It’s always a fun surprise when a host institution puts me up in something other than a standard-issue off-campus hotel. Over the years, I’ve stayed at, for example, a stunningly renovated Fairfield Inn (really!) that was part of a big public-private collaboration project, and an enormous, perfectly appointed and preserved Craftsman mansion. Especially for the older buildings like the one I just stayed in, the back story is a big part of the charm. I’m not sure I completely understood the whole story of how there came to be a little clutch of hotel rooms inside that stately office building, but I loved that there was one, and that my hosts shared it with me.
It reminded me of a mysterious feature of the building where I work now. It’s a 100-year-old former dormitory converted to offices and classrooms, with beautiful views and loads of vintage charm. It has its idiosyncrasies, like noisy 1950s linoleum floors and an industrial-grade steam heating system that defies all attempts at modulation, but overall it’s just a normal academic building – with one funny exception.
I stumbled upon it when leaving late one night.
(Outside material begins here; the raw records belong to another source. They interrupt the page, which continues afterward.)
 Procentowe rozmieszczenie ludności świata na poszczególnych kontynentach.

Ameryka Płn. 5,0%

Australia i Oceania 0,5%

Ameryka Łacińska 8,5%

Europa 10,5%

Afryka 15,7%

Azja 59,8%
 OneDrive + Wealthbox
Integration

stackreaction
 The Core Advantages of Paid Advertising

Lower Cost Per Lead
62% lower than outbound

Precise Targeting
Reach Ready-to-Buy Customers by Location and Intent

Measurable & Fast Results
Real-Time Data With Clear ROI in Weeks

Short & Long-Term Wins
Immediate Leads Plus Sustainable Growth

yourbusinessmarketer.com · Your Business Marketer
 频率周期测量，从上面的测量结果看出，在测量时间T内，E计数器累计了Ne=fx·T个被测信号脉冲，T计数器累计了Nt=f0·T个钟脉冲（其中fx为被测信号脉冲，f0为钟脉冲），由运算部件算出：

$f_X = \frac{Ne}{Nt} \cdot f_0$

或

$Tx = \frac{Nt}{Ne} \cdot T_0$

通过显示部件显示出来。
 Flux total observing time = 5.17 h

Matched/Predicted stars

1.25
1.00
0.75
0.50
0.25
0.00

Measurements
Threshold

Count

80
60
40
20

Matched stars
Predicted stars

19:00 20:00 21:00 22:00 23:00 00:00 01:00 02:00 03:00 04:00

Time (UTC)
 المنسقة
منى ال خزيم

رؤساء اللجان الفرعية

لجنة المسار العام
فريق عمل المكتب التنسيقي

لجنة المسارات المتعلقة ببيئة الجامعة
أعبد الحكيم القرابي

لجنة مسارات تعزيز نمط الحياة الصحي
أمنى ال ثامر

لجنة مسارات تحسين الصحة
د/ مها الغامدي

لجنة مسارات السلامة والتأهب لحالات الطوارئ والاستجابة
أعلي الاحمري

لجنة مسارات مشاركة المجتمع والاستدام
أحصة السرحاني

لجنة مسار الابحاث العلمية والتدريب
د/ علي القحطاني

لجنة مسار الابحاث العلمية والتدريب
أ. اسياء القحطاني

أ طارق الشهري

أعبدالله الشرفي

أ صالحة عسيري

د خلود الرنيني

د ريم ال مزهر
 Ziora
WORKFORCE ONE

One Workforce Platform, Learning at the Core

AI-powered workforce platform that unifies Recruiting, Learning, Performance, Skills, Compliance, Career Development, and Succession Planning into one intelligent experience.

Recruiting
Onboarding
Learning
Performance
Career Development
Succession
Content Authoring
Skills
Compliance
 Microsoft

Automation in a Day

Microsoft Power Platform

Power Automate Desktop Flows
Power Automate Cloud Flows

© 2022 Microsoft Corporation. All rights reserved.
There’s a door I pass every day on the way out; it looks like any other, and I never once considered whose office it might belong to, even though it’s the room directly below my own. We’ll call it Room 47. This particular night, the door happened to be open, and I looked in to see not an office, but a fully appointed family apartment, with a cozy kitchen, living room and everything else you’d expect in a campus residence. It was surreal, and I had to stop and wonder for a minute if I wasn’t experiencing an episode of lucid dreaming – maybe that one where you randomly discover a whole region of space you never realized was there.
Who lives in Room 47, and how did this arrangement come to be? I don’t know either one of these things, and I don’t think I am going to ask. The mystery is a wonderful thing, and I’d hate for the question to come off as a complaint or criticism. I assume, though, that it’s a holdover from some earlier arrangement, a legacy of an agreement made long ago and still honored.
And this, in a way, mirrors how our universities are built and grow over time: organically, not always strategically, and sometimes weirdly. Applied to spaces in old buildings, the results of organic growth are often just fine, charming even.
Applied to the organizational structures that let us accomplish our work, the results are much less so. We’ve all seen the programs, classes, or perhaps whole offices that no longer serve much of a purpose, but stay in place because they were promised as part of deals struck long ago, ones tied to priorities and personalities that were important at the time.
At its worst, it’s as if we’ve borrowed the design philosophy of the Winchester Mystery House, tacking on rooms or whole wings, creating features that are beautiful on their own but don’t hang together. This constant busy-ness in the name of growth lends a superficial appearance of an institution that is vibrant and forward thinking, but to what end? How do we make sure that each new thing we add is contributing something new, not replicating what we already have?
Programs ought to be structured around the goals they’re set up to accomplish; this seems terrifically obvious, but sometimes they much more strongly reflect the ideas, priorities, and quirks of the people who created them. Given how universities work, I don’t know if there is a fix for this. The mere existence of institution-level strategic plans doesn’t do the trick; what institution today doesn’t have these, plus committees and sometimes entire positions devoted to getting them done? For administrators, it also takes enormous discretion to know when to leave a program alone and when to restructure it or just wind it down, and the latter option in particular burns so much time, political capital and goodwill that it’s a wonder it ever happens.
What’s your room 47? Is is a charming mystery, or a pointless vestige?